◆ EXTRACTED TEXT:

In 2015, Bernstein et al. [8] propose SPHINCS, a practical stateless hash-based signature scheme. This scheme implements HORST, a simple variant of HORS, as a primitive in the structure. In the security analysis of SPHINCS, the security is reduced to subset resilience. However, SPHINCS essentially only requires a target version of subset resilience, which is a relaxation of subset resilience.

After that, Aumasson and Endignoux [4] first analyze the generic security of subset resilience in classical settings and then propose an attack on HORS called weak message attack. To avoid weak message attacks, they propose PORS, a variant of HORS. Based on that, the authors propose a variant of SPHINCS called Gravity-SPHINCS [5].

The state-of-art version of SPHINCS is SPHINCS+ [9]. In SPHINCS+, the few-time signature scheme is instantiated by FORS, another variant of HORST. SPHINCS+ is now considered an alternative candidate of NIST post-quantum cryptography standardization. The security of SPHINCS+ is based on interleaved target subset resilience (ITSR), a variant of target subset resilience deliberately designed for SPHINCS+.

◆ PARTS OF THE EXERCISE:
A. In the passage on hash-based signature schemes, what variant of HORS did Aumasson and Endignoux propose to avoid weak message attacks?
B. Carry on the passage on hash-based signature schemes after its last sentence.
The lines that come next are from a different source.

◆ DATA PROVIDED:
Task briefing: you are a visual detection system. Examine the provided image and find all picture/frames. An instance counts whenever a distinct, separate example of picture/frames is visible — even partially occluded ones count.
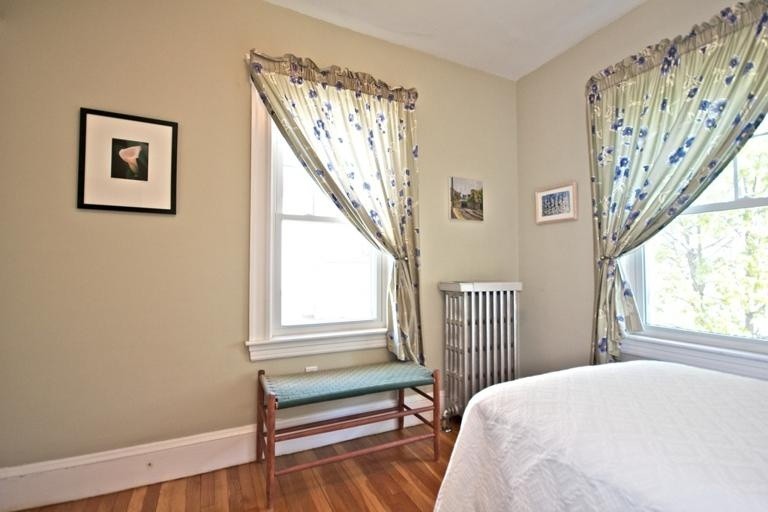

◆ SOLVED PROBLEMS:
A. PORS.

B.
Although they seem similar, subset resilience and ITSR are quite different notions. First, ITSR introduces an “interleaf”. It means that the output of the hash function also includes an index, and all the elements of a subset cover are required to collide on a single index. Second, ITSR is a target version of subset resilience as well. The hash computations introduce a randomizer that cannot be freely computed by the adversary.

In SPHINCS+ paper, the authors propose a generic attack against ITSR. Although their attacks can be immediately extended to our non-target case, our attack is more efficient since an adversary is more powerful in non-target cases.

In addition, Yehia et al. [40] analyze the security of FORS in SPHINCS+ and proposes a variant of FORS called DFORS. The motivation of DFORS also comes from a consideration about the non-target cases.

As far as we know, all of the existing practical stateless (few-time or many-time) hash-based signature schemes are related to subset resilience or its variants. On the other hand, all of the existing stateful hash-based signature schemes (including one-time signature schemes) are not related to subset resilience, such as MSS [34], XMSS [13], $\text {XMSS}^{MT}$ [24], XMSS-T [25], and LMS [31, 33].

Collision Resistance and its variants Collision-resistant hashing (CRH) is first proposed in [15]. A “birthday attack" can be implemented to find collisions with $O(N^{1/2})$ number of queries to the function where N denotes the size of the range. In a quantum setting, Brassard et al. [12] present a quantum algorithm on finding collisions of 2-to-1 functions with time complexity $O(N^{1/3})$ and quantum memory complexity $O(N^{1/3})$. This algorithm is proven to be optimal in terms of quantum time complexity [1, 42]. In addition, Chailloux et al. [14] present a quantum algorithm on finding collisions with time complexity $O(2^{2n/5})$ and quantum memory complexity O(n).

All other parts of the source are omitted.